— ARBEITSANWEISUNGEN —
1/ Übertragen Sie aus dem Text zur sozialen Lerntheorie den Satz „Vorbilder müssen dabei nicht unbedingt Superhelden oder Stars sein.“ ins Englische.
2/ Führen Sie den Text zur sozialen Lerntheorie im Anschluss an seinen letzten Satz weiter.

— VORLIEGENDER AUSZUG —
= = = =

Ob wir ein Verhalten stärker oder weniger zeigen, hängt nicht nur davon ab, was dem Verhalten voraus geht (klassisches Konditionieren) bzw. davon, was dem Verhalten folgt (operantes Konditionieren). Auch soziale Aspekte spielen eine Rolle.
Die Theorie, die genau diese ins Rampenlicht rückt, ist die soziale Lerntheorie, welche auf Albert Bandura zurückgeht. Sie ist gleichermaßen unter dem Begriff „Modelllernen“ oder „Nachahmungslernen“ bekannt. Entscheidend ist hier, wie die Bezeichnungen vermuten lassen, die Beobachtung eines Modells, eines Vorbildes. Vorbilder müssen dabei nicht unbedingt Superhelden oder Stars sein. Auch jemand, der uns im Alltag begegnet, kann als ein Verhaltensmodell dienen.

= = = =

— BEREITGESTELLTE ANGABEN —
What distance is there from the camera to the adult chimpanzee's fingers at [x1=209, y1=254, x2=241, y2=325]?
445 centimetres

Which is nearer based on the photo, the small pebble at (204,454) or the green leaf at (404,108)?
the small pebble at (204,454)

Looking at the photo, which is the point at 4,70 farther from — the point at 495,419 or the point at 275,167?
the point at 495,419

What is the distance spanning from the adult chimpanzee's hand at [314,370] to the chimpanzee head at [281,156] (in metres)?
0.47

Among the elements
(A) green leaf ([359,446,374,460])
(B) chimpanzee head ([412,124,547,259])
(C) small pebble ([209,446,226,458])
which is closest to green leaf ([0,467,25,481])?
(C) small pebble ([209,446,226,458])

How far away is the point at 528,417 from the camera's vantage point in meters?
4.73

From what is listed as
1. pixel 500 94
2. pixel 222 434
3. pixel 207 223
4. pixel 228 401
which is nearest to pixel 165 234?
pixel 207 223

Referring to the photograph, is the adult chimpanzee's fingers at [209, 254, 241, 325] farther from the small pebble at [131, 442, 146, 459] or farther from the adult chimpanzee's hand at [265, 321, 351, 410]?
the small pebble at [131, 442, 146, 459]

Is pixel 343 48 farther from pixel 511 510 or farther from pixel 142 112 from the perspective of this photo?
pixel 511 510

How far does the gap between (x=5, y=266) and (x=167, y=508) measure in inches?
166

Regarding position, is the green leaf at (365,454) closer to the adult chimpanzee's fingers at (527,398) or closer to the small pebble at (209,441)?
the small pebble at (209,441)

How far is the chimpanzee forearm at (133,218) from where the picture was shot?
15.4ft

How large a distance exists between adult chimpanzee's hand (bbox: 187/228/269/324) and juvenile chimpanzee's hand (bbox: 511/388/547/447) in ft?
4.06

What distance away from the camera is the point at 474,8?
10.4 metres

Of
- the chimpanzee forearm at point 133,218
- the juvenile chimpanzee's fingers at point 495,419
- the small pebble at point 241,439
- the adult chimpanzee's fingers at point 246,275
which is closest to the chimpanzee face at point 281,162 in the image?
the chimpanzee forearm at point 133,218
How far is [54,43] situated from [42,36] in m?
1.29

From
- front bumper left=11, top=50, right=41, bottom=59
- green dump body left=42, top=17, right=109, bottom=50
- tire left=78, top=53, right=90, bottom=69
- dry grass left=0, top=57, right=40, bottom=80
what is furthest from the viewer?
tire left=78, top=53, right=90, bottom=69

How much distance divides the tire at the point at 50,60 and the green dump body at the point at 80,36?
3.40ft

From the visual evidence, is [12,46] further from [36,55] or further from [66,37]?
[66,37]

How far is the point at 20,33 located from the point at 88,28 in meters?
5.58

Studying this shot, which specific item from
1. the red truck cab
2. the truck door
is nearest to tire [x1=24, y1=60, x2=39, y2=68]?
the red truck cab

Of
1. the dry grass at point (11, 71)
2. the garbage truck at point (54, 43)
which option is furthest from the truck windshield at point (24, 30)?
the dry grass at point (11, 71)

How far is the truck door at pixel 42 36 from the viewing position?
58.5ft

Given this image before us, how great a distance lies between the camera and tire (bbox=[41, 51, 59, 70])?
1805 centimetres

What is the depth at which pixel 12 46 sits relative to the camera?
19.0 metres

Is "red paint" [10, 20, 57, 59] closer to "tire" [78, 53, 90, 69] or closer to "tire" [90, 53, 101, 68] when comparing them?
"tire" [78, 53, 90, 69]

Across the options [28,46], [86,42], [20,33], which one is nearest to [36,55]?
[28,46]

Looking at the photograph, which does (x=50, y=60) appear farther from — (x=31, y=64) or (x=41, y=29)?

= = = =

— LÖSUNGEN NACH AUFGABEN —
1/ Role models do not necessarily have to be superheroes or stars.

2/
Tatsächlich erklärt die soziale Lerntheorie nicht nur das vermehrte oder verringerte Auftreten eines Verhaltens, das ein Lebewesen ohnehin zu seinem Verhaltensrepertoire zählt, sondern darüber hinaus auch das Erlernen gänzlich neuer Verhaltensweisen.

Was passiert nun, wenn eine Person ein Modell beobachtet? Es mag trivial klingen, doch die Grundvoraussetzung des Lernens am Modell liegt darin, dass dem Vorbild Aufmerksamkeit geschenkt, es beachtet wird. Das auf diese Weise beobachtete Verhalten muss sich im Anschluss gemerkt, also im Gedächtnis der Person abgespeichert werden. In der Reproduktionsphase wird das Verhalten schließlich wieder erinnert sowie motorisch umgesetzt. Ob es zur Umsetzung kommt, hängt wiederum davon ab, wie motiviert die Person ist, das Verhalten zu zeigen. An dieser Stelle sind die Konsequenzen entscheidend, die die Person bei der Ausführung des Verhaltens erwartet. Die Konsequenzen hat sie zuvor ebenfalls am Modell beobachtet, z.B., ob das Verhalten von Erfolg gekrönt war.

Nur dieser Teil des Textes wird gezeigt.